Industria Textil e do Vestuário - Textile Industry - Ano XVI

Industria Textil e do Vestuário - Textile Industry - Ano XVI

Luiza Belloni, doHuffPost Brasil

São Paulo- Se perguntar para um estrangeiro qual marca é a cara do brasileiro, ele provavelmente vai responder: “Havaianas”. Se esta pergunta for feita aqui no Brasil, é provável que a resposta será a mesma.

Pouquíssimas marcas no mundo conseguiram se reinventar e conquistar status internacional sem precisar mudar a essência de seu produto por décadas como fez a Havaianas.

Afinal, não é pra qualquer um tornar uma commodity(produto feito em larga escala, com foco na redução dos custos de produção) em um objeto de desejo de todas as classes sociais em mais de cem países.

- [Dados da tarefa]:

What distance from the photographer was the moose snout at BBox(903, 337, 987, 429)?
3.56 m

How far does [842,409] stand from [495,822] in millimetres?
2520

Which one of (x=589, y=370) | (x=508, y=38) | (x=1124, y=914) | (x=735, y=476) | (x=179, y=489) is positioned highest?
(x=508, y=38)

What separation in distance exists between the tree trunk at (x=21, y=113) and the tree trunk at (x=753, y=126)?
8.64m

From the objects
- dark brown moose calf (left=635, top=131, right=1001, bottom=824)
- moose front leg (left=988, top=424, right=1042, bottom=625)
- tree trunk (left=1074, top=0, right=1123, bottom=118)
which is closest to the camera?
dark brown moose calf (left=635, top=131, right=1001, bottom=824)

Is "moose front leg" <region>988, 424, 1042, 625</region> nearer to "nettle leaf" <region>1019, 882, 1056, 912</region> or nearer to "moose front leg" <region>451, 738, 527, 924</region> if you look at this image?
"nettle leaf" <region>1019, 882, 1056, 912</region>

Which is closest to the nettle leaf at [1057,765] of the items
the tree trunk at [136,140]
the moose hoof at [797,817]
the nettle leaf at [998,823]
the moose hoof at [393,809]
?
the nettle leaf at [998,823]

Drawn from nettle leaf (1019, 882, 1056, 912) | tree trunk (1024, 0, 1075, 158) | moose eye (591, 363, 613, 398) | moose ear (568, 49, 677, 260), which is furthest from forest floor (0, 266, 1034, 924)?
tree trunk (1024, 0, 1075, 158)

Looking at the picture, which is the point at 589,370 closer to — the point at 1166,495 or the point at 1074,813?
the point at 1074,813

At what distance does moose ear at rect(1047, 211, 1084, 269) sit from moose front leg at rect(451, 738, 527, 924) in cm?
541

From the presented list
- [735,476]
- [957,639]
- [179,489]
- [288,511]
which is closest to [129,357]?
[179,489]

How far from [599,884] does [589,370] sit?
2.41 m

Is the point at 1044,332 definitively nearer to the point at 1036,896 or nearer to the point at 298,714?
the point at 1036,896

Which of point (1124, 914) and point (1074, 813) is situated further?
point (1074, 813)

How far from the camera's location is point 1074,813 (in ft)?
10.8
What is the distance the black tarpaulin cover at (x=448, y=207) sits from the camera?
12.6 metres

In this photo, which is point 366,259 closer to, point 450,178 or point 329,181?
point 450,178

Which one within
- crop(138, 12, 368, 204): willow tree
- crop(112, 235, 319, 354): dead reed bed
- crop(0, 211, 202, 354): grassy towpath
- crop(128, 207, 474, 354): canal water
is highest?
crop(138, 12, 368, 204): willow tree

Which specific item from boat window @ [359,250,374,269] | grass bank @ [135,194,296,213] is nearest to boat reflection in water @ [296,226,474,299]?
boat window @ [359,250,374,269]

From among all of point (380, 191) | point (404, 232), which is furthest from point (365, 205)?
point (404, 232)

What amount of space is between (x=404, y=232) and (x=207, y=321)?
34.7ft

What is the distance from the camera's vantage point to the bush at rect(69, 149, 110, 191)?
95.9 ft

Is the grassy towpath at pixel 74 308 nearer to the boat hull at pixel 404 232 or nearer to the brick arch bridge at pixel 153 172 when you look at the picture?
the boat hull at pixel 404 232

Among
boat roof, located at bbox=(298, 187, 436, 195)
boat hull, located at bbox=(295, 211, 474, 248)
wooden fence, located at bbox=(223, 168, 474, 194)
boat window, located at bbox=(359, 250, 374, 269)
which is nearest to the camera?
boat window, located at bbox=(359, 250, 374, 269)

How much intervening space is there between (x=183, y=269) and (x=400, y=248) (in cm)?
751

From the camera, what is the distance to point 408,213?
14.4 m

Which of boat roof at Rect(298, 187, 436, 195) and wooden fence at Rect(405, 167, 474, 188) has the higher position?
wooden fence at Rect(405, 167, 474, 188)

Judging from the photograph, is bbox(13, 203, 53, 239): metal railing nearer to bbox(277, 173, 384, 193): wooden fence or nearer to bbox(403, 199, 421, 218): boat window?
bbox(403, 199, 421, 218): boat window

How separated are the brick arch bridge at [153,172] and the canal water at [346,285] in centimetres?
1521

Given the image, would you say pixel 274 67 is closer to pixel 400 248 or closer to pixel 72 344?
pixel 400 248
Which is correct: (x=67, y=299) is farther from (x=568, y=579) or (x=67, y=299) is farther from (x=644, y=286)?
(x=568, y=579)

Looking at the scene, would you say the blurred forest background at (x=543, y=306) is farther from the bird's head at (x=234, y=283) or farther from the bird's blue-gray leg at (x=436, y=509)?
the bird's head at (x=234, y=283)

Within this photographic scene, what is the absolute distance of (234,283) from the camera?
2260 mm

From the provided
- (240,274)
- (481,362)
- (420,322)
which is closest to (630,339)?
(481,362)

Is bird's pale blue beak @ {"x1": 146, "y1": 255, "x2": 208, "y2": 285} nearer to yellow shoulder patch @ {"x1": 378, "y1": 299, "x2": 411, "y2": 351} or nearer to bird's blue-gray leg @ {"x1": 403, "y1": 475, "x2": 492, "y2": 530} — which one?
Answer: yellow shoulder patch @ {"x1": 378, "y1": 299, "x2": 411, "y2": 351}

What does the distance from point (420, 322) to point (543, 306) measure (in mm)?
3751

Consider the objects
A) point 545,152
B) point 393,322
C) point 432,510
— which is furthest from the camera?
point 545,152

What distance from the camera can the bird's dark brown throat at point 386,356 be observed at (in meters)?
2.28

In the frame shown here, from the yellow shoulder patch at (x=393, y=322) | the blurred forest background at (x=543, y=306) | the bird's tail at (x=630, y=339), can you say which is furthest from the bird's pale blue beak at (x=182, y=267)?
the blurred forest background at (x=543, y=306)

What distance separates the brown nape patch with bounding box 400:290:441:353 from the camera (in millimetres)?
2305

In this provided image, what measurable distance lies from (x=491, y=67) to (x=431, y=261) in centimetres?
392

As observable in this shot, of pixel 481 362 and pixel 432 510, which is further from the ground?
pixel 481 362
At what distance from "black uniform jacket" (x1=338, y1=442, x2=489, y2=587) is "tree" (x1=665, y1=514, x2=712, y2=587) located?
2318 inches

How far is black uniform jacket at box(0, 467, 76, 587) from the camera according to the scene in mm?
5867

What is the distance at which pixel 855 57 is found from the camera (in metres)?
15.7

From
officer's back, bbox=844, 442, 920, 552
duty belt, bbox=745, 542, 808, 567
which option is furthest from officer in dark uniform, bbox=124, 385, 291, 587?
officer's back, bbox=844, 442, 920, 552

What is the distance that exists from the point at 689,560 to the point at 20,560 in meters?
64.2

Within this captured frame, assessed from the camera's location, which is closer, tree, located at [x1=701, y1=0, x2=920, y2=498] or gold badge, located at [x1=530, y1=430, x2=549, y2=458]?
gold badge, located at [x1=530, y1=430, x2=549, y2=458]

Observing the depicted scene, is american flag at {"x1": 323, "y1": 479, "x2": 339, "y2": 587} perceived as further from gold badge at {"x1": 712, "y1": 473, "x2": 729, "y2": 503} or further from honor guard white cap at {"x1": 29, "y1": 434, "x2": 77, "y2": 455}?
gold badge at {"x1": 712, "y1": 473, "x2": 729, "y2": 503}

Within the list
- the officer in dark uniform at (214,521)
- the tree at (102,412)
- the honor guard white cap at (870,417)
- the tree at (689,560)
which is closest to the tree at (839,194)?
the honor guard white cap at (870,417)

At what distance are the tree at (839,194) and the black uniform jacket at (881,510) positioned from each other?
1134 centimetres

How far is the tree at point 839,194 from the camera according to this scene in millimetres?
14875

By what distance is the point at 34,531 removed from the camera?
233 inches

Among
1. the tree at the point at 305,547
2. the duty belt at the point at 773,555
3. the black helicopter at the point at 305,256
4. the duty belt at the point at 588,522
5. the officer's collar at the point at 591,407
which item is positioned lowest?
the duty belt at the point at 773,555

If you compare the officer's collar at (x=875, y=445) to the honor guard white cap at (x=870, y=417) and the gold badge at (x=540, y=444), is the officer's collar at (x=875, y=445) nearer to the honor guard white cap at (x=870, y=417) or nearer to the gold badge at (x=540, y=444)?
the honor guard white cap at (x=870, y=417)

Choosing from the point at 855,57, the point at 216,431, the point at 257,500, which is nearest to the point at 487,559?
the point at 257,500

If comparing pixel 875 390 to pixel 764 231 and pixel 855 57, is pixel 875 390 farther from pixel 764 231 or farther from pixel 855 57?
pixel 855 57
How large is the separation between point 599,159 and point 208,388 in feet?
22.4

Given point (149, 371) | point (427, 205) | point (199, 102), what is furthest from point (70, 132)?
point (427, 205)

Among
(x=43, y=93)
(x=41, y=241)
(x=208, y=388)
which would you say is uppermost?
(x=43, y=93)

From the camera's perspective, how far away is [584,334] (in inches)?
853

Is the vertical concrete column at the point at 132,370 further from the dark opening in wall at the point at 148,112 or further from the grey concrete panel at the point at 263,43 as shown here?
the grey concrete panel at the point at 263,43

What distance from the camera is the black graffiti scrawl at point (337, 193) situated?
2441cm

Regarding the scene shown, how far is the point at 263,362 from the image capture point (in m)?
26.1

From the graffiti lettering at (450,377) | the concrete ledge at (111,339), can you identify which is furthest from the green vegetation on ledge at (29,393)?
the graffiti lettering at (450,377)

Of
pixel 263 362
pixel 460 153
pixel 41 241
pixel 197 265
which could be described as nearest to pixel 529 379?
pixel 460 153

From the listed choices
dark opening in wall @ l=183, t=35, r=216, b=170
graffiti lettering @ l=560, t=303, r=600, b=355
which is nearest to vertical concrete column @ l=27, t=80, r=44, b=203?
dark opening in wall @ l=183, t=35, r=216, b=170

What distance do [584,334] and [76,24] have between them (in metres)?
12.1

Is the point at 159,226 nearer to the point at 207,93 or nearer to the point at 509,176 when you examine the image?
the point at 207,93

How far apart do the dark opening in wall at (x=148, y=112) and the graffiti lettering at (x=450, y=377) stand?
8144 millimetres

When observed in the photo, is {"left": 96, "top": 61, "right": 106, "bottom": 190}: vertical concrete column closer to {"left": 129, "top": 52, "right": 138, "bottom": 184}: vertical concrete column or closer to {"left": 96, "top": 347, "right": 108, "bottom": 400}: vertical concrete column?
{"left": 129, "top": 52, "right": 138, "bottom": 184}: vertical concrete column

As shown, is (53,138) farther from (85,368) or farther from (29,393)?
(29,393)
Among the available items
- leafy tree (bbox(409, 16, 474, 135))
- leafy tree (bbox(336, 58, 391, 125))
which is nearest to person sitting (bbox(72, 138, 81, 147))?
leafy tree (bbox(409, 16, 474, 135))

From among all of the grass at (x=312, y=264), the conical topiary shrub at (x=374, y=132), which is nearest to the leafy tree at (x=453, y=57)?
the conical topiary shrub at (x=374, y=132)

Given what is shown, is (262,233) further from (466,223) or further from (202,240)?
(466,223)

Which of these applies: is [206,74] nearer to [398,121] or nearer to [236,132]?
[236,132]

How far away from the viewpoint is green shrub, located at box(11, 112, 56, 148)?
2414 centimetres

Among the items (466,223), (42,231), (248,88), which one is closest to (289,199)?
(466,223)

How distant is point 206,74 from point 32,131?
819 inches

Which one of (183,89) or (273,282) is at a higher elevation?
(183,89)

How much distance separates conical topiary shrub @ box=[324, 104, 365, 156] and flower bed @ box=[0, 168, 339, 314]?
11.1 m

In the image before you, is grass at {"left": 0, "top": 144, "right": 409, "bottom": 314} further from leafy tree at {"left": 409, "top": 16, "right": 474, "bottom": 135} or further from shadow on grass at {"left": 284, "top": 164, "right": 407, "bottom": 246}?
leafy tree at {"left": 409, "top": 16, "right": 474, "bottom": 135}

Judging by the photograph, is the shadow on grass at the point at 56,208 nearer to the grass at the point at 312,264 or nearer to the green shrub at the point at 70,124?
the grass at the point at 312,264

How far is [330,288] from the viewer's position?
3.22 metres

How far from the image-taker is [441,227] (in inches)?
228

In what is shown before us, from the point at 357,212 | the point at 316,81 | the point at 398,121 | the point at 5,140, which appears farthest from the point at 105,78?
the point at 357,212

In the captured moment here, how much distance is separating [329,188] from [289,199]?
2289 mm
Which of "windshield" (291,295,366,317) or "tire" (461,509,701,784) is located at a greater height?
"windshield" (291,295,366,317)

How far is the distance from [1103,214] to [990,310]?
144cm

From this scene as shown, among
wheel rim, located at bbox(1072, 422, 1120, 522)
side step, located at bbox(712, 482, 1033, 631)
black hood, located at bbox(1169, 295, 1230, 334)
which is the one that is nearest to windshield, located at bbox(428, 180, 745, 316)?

- [Instruções do exercício]:
- A) Segundo o texto sobre a Havaianas, em quantos países a marca se tornou objeto de desejo?
- B) Copie dos registros, sem nenhuma alteração, as linhas que começam na que contém "As observable in" e seguem até a que contém "2318 inches", incluindo as duas.

- [Respostas escritas]:
- A) Em mais de cem países.

- B)
As observable in this shot, of pixel 481 362 and pixel 432 510, which is further from the ground?
pixel 481 362
At what distance from "black uniform jacket" (x1=338, y1=442, x2=489, y2=587) is "tree" (x1=665, y1=514, x2=712, y2=587) located?
2318 inches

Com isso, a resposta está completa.